#### Task:
Reproduce exactly the line in which "How far is the" occurs and all the lines after it, ending with the last line.

#### Records supplied:
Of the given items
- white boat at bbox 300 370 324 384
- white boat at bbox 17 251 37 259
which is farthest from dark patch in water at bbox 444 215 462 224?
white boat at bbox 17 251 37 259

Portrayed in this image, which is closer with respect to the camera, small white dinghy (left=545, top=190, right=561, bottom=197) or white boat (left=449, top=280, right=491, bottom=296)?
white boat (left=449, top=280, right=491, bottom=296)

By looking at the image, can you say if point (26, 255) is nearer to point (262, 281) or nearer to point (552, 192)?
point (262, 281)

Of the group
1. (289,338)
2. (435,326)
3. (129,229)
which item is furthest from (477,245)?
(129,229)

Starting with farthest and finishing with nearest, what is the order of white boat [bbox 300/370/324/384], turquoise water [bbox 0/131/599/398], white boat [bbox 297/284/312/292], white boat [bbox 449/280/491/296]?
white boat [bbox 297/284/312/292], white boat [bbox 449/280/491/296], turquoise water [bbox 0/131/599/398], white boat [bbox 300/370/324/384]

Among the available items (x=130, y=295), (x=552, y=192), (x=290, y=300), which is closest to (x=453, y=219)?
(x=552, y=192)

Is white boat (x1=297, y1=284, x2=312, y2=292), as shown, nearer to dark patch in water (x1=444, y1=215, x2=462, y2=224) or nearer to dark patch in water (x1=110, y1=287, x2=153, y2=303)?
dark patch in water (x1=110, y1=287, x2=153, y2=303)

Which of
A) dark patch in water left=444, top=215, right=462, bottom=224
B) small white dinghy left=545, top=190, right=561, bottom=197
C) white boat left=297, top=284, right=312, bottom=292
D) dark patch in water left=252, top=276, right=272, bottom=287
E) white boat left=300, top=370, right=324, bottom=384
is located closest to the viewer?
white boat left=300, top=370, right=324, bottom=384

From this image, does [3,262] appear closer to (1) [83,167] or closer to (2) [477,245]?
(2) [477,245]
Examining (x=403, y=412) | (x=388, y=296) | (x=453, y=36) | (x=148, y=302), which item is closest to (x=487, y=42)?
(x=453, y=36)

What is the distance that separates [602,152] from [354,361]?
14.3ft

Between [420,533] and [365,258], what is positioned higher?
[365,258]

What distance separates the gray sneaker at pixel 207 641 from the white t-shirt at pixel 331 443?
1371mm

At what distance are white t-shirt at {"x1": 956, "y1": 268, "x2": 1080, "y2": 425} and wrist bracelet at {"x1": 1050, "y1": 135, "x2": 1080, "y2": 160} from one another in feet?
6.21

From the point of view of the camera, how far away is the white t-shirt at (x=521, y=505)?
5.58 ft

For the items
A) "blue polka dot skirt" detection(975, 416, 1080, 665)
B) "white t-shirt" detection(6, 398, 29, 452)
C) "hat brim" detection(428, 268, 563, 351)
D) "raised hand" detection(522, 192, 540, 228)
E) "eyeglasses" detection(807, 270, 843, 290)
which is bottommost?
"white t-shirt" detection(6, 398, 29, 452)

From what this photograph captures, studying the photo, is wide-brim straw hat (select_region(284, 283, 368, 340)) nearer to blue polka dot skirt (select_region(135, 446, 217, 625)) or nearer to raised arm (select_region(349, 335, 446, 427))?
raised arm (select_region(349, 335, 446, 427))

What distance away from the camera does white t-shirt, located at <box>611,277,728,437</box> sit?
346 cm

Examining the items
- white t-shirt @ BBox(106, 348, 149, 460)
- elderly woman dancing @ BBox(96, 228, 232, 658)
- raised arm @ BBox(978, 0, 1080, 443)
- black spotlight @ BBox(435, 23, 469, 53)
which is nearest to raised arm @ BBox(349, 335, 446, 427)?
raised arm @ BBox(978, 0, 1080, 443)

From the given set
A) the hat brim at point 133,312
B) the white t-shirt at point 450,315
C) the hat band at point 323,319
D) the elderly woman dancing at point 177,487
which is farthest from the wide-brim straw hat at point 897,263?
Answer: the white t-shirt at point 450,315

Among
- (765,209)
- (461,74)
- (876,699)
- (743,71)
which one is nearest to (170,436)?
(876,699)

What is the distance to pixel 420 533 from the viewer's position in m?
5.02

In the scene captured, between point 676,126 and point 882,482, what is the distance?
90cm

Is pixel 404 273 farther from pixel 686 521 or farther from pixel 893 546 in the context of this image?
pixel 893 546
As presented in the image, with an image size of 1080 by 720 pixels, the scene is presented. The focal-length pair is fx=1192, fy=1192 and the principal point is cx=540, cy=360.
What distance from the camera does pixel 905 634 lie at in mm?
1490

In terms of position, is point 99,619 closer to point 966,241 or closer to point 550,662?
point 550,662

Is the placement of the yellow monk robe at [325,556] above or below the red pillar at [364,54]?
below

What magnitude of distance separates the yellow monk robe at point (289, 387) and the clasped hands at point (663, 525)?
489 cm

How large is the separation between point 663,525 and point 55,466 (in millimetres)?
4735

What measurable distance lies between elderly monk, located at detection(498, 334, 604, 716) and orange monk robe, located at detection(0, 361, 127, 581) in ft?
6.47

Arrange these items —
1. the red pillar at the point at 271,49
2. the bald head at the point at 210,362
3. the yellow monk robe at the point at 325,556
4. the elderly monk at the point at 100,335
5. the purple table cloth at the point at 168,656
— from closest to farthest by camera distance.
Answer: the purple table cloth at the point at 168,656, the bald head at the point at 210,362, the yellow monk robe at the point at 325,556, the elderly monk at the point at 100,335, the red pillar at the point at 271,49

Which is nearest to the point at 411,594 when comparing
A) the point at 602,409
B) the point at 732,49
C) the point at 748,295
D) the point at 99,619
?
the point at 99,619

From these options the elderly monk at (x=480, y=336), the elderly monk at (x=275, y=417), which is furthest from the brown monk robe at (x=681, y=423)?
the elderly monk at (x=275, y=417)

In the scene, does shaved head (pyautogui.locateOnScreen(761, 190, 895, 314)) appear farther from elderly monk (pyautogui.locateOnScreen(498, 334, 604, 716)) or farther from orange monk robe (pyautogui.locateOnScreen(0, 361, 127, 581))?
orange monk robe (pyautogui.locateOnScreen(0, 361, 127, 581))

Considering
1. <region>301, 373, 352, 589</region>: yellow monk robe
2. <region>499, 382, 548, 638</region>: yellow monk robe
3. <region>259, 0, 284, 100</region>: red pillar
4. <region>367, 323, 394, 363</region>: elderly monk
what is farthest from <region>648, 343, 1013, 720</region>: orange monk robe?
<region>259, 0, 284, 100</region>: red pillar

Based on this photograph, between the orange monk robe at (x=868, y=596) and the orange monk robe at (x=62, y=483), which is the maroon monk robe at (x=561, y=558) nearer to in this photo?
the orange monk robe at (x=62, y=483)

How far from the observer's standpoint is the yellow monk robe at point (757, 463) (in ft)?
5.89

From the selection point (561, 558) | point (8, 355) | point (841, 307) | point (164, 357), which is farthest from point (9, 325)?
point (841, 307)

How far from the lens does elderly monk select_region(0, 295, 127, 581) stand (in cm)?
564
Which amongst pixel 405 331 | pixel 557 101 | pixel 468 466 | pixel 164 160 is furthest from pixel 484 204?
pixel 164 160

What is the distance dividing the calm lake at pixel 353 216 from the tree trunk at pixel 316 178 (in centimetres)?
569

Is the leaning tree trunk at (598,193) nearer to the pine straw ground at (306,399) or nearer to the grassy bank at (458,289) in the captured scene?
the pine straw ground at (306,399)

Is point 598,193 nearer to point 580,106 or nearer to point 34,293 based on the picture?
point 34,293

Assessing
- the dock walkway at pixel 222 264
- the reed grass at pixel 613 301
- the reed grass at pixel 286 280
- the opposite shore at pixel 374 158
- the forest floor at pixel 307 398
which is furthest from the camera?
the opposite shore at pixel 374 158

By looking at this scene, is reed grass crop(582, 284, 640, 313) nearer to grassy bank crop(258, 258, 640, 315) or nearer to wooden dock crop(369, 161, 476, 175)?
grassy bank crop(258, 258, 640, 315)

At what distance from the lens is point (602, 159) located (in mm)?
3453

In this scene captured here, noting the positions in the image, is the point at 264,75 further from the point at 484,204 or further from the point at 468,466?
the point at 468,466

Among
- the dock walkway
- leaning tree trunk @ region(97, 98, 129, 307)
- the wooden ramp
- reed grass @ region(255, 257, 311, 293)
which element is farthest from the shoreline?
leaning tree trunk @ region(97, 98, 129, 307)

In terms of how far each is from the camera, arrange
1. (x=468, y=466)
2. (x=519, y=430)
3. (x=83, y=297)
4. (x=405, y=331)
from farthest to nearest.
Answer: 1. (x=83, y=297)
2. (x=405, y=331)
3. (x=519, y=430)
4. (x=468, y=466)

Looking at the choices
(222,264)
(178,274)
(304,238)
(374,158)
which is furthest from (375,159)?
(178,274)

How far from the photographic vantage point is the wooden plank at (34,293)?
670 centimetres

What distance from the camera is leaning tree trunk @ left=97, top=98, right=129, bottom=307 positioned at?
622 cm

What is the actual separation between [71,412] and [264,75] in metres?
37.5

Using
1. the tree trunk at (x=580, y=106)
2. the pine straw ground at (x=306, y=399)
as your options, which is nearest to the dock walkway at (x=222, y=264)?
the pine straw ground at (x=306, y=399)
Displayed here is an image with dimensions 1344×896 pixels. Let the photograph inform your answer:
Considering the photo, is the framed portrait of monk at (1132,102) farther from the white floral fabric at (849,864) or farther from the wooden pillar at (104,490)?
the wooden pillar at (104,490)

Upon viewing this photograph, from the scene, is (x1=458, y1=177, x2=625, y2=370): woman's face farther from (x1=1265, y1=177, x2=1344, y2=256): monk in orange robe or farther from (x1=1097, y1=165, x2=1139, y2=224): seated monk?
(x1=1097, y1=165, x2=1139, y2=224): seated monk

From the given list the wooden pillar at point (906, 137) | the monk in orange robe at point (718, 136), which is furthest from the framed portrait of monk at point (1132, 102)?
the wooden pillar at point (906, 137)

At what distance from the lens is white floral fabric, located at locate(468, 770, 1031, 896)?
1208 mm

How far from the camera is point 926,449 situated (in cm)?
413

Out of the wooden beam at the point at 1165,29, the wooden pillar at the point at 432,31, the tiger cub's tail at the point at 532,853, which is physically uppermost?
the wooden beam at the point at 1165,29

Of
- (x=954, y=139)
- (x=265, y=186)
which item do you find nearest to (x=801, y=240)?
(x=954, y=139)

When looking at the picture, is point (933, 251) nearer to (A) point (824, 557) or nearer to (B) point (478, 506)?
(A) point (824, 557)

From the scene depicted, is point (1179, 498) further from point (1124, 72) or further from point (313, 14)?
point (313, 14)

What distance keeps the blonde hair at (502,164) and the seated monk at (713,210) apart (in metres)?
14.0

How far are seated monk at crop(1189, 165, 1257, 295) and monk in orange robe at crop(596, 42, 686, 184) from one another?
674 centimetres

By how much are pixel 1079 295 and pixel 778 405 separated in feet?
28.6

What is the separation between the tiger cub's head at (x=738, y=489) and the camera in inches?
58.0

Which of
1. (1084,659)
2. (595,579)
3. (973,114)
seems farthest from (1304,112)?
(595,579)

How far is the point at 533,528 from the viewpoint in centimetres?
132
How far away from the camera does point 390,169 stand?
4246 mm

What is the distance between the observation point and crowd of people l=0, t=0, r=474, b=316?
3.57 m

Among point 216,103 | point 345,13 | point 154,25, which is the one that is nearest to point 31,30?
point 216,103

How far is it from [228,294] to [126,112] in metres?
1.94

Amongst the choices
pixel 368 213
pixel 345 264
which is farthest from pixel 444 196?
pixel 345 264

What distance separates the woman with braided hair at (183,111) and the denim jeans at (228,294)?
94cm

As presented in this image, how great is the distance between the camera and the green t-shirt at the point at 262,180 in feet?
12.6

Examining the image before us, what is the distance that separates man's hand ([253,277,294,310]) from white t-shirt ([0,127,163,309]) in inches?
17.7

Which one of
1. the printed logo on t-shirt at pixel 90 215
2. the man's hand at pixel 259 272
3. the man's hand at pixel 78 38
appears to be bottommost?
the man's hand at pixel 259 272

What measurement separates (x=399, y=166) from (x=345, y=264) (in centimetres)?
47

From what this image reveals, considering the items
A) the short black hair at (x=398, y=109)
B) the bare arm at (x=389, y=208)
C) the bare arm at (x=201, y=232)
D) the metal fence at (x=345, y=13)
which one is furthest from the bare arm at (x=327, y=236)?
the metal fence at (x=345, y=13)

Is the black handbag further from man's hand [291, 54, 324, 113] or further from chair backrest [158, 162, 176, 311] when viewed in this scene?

#### Finished exercise:
How far is the point at 533,528 from the viewpoint in centimetres?
132
How far away from the camera does point 390,169 stand?
4246 mm

What is the distance between the observation point and crowd of people l=0, t=0, r=474, b=316?
3.57 m

Among point 216,103 | point 345,13 | point 154,25, which is the one that is nearest to point 31,30?
point 216,103

How far is it from [228,294] to [126,112] in metres?
1.94

Amongst the choices
pixel 368 213
pixel 345 264
which is farthest from pixel 444 196?
pixel 345 264

What distance separates the woman with braided hair at (183,111) and the denim jeans at (228,294)?
94cm

As presented in this image, how great is the distance between the camera and the green t-shirt at the point at 262,180 in feet?
12.6

Examining the image before us, what is the distance that separates man's hand ([253,277,294,310]) from white t-shirt ([0,127,163,309]) in inches?
17.7

Which one of
1. the printed logo on t-shirt at pixel 90 215
2. the man's hand at pixel 259 272
3. the man's hand at pixel 78 38
appears to be bottommost?
the man's hand at pixel 259 272

What measurement separates (x=399, y=166) from (x=345, y=264) (in centimetres)?
47

From what this image reveals, considering the items
A) the short black hair at (x=398, y=109)
B) the bare arm at (x=389, y=208)
C) the bare arm at (x=201, y=232)
D) the metal fence at (x=345, y=13)
which one is furthest from the bare arm at (x=327, y=236)?
the metal fence at (x=345, y=13)

Is the black handbag further from man's hand [291, 54, 324, 113] or further from chair backrest [158, 162, 176, 311] when viewed in this scene?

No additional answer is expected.